В подземке они встретили горбатого мальчугана в очках и мгновенно намазали мелом у него на горбу шестиконечную звезду. Перед тем как вернуться домой, Франц из страха перед отцом торопливо спрятал все свои значки. Мария по шагам угадала, что первым вернулся пасынок.
Старший, как и младший, по воскресеньям всегда возвращался веселый. Когда младший смеялся, Мария улыбалась. Но когда она слышала, как хохочет Франц, прощаясь со своими приятелями, ей становилось не по себе, хотя причину этого тревожного чувства она никак не могла определить. Что оба то и дело убегают из дому — это в порядке вещей. Гешке стал теперь как бесчувственная колода. Он часами все думал о чем-то, а затем неожиданно вскакивал и начинал отчаянно браниться. Так вот вышло у него и с Трибелем. Они раньше даже любили друг с другом поспорить. Трибель ведь давний его сосед, на фронте вместе были. А в последний раз они так поспорили, что Трибель перестал приходить к Гешке. Речь шла о плебисците против прусского правительства. Гешке накинулся на Трибеля:
— Для вас главное—борьба с нашими министрами и с нашей партией. Чтобы их выгнать, вы способны голосовать заодно с кем попало...
На это Трибель ответил, стараясь говорить как можно спокойнее:
— Заткнись ты! Нам нужно новое правительство, от которого наконец-то будет прок.
Мария слушала их очень внимательно, силясь понять, кто из двух прав. Гешке она не решилась потом спросить, он словно заледенел от ярости. И к Трибелю ей был закрыт путь, а то бы у его жены нашлось больше терпения, чем у мужа, чтобы все ей толком объяснить. Но Трибель на сей раз со злостью захлопнул свою кухонную дверь. И Гешке на сей раз заявил:
— Чтобы больше его духу тут не было.
Мария закинула скрещенные руки за голову; она ждала, когда вернется младший и уляжется рядом со старшим.

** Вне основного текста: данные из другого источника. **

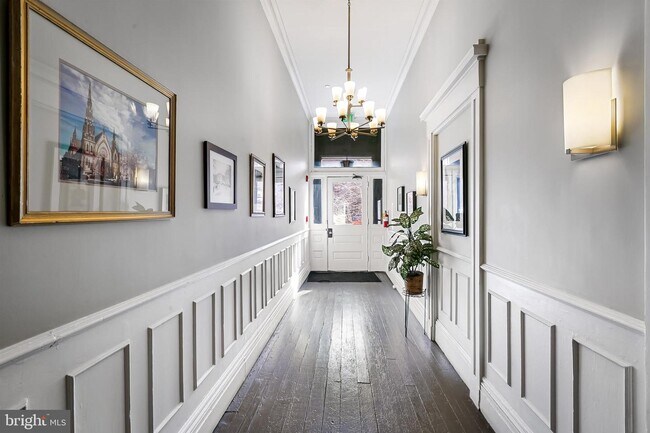 Foto del edificio - 18 E Madison St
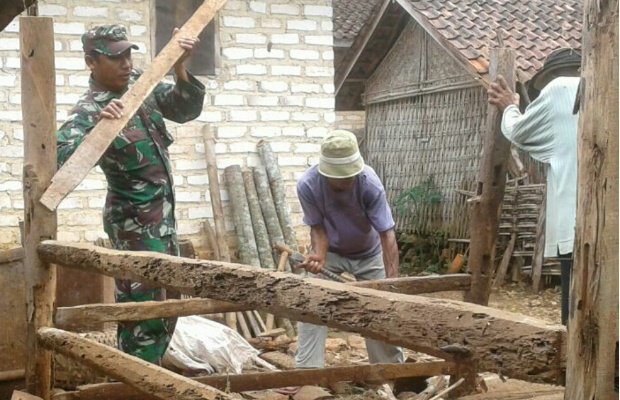 Foto: Babinsa Ramil Batuputih Saat bantu warga perbaiki kandang sapi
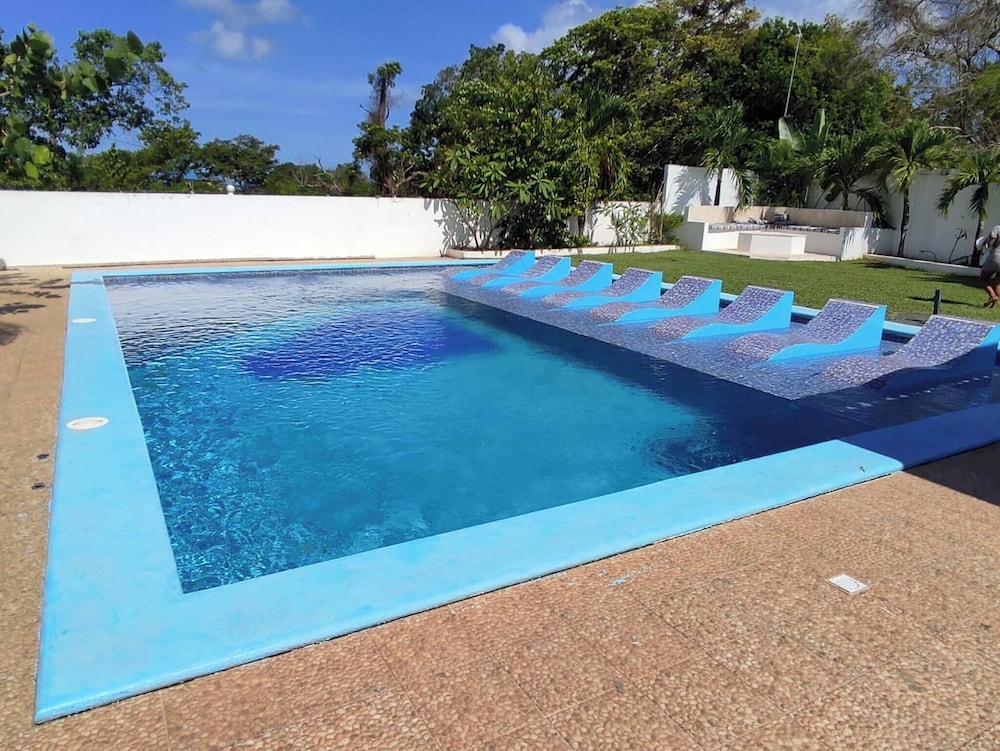 Natural Pool Villa Perfect for Families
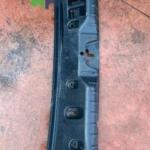 BMW F10 BAGAJ BAKALİTİ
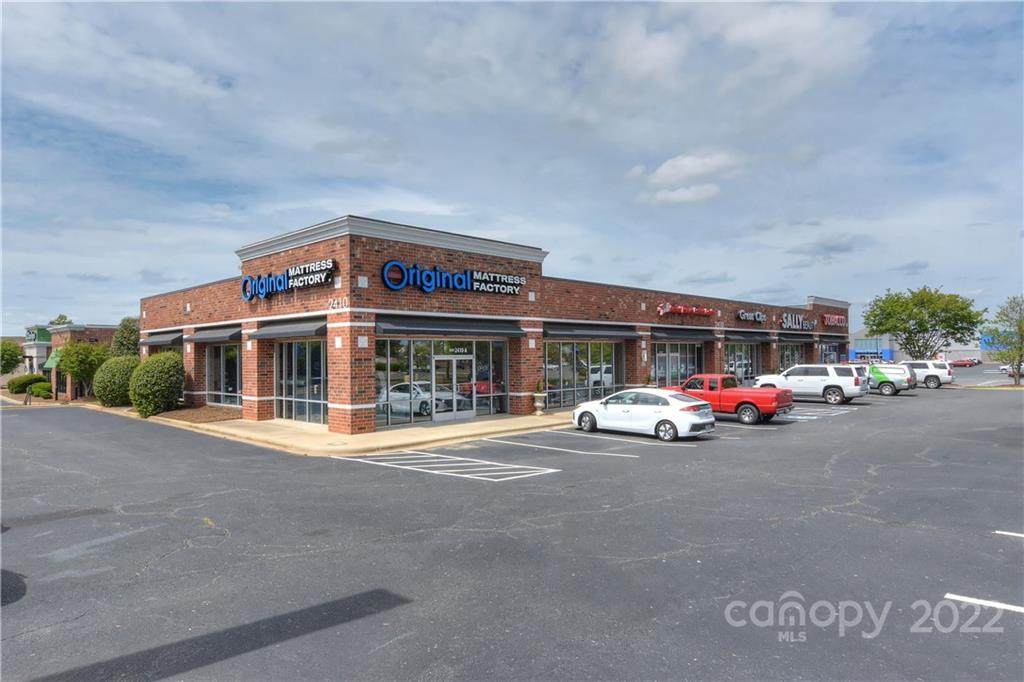 2410 Roosevelt Boulevard - Photo 1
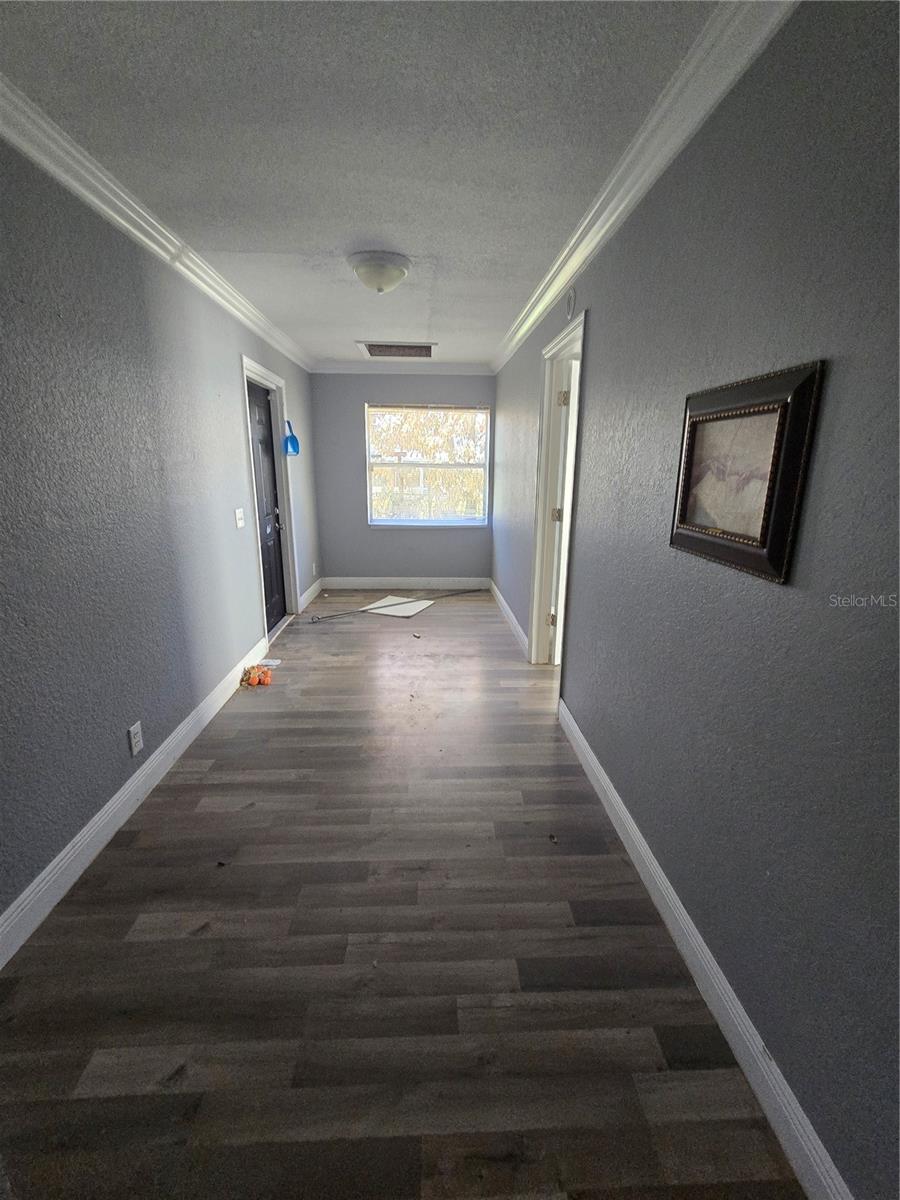 Image 5 of 13 For 125 Edgewater Drive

И Гешке не спал. Где их носит? Видимо, они не вместе, так как вернулся пока один. А такие ребята на какую хочешь удочку попадутся. Когда отец им дома приказывает, они огрызаются. А там, в городе, за стенами дома, кого-то слушаются. Кто же так упорно стремится отнять у него сыновей?
II
Венцлов тем тщательнее скрывал свое недовольство, чем сильнее оно угнетало его. В его сознании существовал потаенный уголок, о котором знал только он один, туда никто не должен был проникать: ни друг, ни жена, ни даже он сам, за исключением самых сокровенных минут, когда он считал, что за ним никто не наблюдает. Ночью, убедившись, что жена крепко спит, или иногда после службы Венцлов делал вид, что читает, но на самом деле только бессмысленно смотрел в газету и тихонько отпирал свой тайник. Не было там ни сокровищ, которые бы он ревниво хранил, не было ни увлечений, ни воспоминаний, которые надо было бы прятать от чужих глаз. Это была сокровищница иного рода — если только можно назвать сокровищами страх перед жизнью, боязнь будущего и тоску; все же это было своеобразное недозволенное достояние в его повседневной жизни, протекавшей между казармой, офицерским собранием и домом.